Vaccination administration and waste disposal

The costs at the local healthcare facility (LHF) consist of administration and waste disposal costs. Potential overhead costs, such as supervision, training, social mobilization and advocacy, surveillance, and program management,³⁷ were not considered as they were assumed to be equal for all vaccines. The administration costs per FIC (Table S2) are based on the time it takes to administer a single dose, the number of doses per FIC (Table 2), and the health care worker (HCW) fee. The average salary for Mexico in 2020 was 138,163 Mexican pesos per year,³⁸ the exchange rate between Mexican pesos and US dollars was 20 pesos per dollar,³⁹ and the annual salary was divided by 1,920 (based on 12 months per year, 20 working days per month, and eight working hours per day), which resulted in an estimated HCW salary of $3.42 (lower bound $1.71 – upper bound $5.12) per hour. Calculations for waste disposal rates are in the Supplementary Materials.

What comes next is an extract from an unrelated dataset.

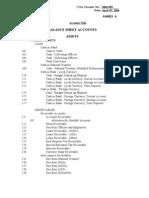 Chart of Accounts-2004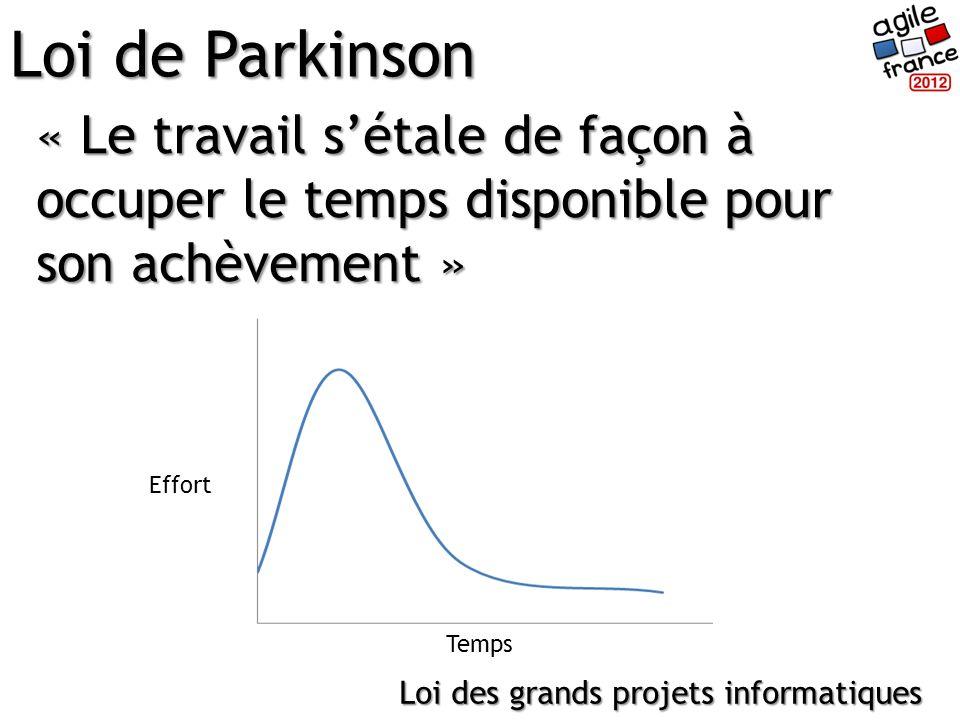 « Le travail sétale de façon à occuper le temps disponible pour son achèvement » Loi de Parkinson Loi des grands projets informatiques Effort Temps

Vaccination transport and storage

The cost of transportation and storage of the RV vaccines were considered in the analysis because the different vaccines required different numbers of doses for the complete schedule and contained different volumes per dose. Total international transport and handling costs for each vaccine are presented in Table S3. Estimations and assumptions for the transportation and storage costs can be found in the Supplementary Materials.

Attending costs for vaccine administration

The attending costs for caregivers to bring the infant to the vaccination centers include transport costs and productivity loss. The average worker salary was $3.42 (lower bound $1.71 – upper bound $5.12) per hour (see above), and it was estimated that half a day (4 hours) of work would be lost (lower bound 2 hours – upper bound 6 hours), totaling $13.66 of productivity loss for a nonprofessional caregiver per dose. Transportation costs were based on two means of transport at 5 pesos each.⁴⁰ Based on the exchange rate of 20 Mexican pesos per US dollar in December 2020, the transportation cost per return trip for each dose is estimated at $0.50.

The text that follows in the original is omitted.